▶ WORK ITEM: Summarize the passage on animal therapy below in two sentences.

▶ DOCUMENT EXCERPT:
We might laugh about cafes where, whilst sipping on Earl Grey, you can pet a cat, snuggle with a hedgehog, or spend quality time with sheep. But animal therapy…it’s genuinely a thing.
The special bond between humans and animals dates as far back as prehistoric times, when the dog is thought to have first been domesticated. For millennia animals have been trained for working purposes, but there has long been more to our relationship with animals than mere functionality. The practice of keeping animals as pets has, up to the present day, been a part of nearly every culture and society throughout the world. As though it’s something that goes to the very core of our being.
When it comes to connection, animals are some of our best teachers. They have an ability to bring us out of our shells, and have been thought to positively influence our relationships with other humans. Animals also provide us with a huge source of comfort and companionship, and can have a profoundly relaxing and calming influence on our daily lives. For these reasons they have been thought to reduce anxiety and stress, and to help people living with, amongst other things, depression, post traumatic stress disorder (PTSD), and loneliness to live mentally healthier lives. Countless animals, whether working as official support animals or otherwise, have changed the lives of their human companions, even saved them.

▶ DATA SUPPLIED:
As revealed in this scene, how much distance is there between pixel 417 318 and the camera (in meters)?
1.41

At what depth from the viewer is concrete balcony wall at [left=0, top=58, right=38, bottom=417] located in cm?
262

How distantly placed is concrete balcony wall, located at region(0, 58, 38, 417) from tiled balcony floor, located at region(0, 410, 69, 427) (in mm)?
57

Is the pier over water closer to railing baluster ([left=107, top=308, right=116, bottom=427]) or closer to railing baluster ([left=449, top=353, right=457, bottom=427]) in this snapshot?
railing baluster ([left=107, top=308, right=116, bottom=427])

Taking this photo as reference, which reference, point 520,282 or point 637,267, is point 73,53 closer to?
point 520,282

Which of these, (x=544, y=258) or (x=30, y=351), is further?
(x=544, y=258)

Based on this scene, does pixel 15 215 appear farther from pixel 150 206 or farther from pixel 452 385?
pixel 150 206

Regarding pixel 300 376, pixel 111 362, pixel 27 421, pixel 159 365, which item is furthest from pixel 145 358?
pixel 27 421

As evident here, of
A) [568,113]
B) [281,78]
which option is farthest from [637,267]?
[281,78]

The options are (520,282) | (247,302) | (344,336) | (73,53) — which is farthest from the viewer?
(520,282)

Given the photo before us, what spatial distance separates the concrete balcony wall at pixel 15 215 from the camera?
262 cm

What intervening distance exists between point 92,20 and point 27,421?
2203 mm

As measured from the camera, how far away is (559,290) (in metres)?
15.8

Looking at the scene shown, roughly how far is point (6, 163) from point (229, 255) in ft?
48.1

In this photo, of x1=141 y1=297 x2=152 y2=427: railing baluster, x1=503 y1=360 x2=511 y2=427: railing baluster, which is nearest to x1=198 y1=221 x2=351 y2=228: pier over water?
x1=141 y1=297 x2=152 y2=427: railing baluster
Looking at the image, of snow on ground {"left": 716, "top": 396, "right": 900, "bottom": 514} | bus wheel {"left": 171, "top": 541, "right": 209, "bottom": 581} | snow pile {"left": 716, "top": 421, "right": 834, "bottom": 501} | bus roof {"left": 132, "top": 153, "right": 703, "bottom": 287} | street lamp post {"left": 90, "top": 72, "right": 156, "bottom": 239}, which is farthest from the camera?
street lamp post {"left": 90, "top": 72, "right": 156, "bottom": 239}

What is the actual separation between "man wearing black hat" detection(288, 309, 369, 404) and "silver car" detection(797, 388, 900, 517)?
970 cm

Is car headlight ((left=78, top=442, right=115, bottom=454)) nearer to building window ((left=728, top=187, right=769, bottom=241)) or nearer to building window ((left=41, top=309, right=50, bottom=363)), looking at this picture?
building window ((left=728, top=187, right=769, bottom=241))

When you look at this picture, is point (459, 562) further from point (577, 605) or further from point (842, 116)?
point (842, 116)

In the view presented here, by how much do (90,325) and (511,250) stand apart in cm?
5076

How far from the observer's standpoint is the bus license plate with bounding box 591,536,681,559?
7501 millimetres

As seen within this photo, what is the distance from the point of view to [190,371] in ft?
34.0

▶ OUTPUT: Animal therapy is genuinely a thing, and the bond between humans and animals goes back to prehistoric times, with pet-keeping found in nearly every culture. Animals can bring us out of our shells, offer comfort and companionship, and calm us, so they have been thought to reduce anxiety and stress and to help people living with conditions such as depression, PTSD, and loneliness.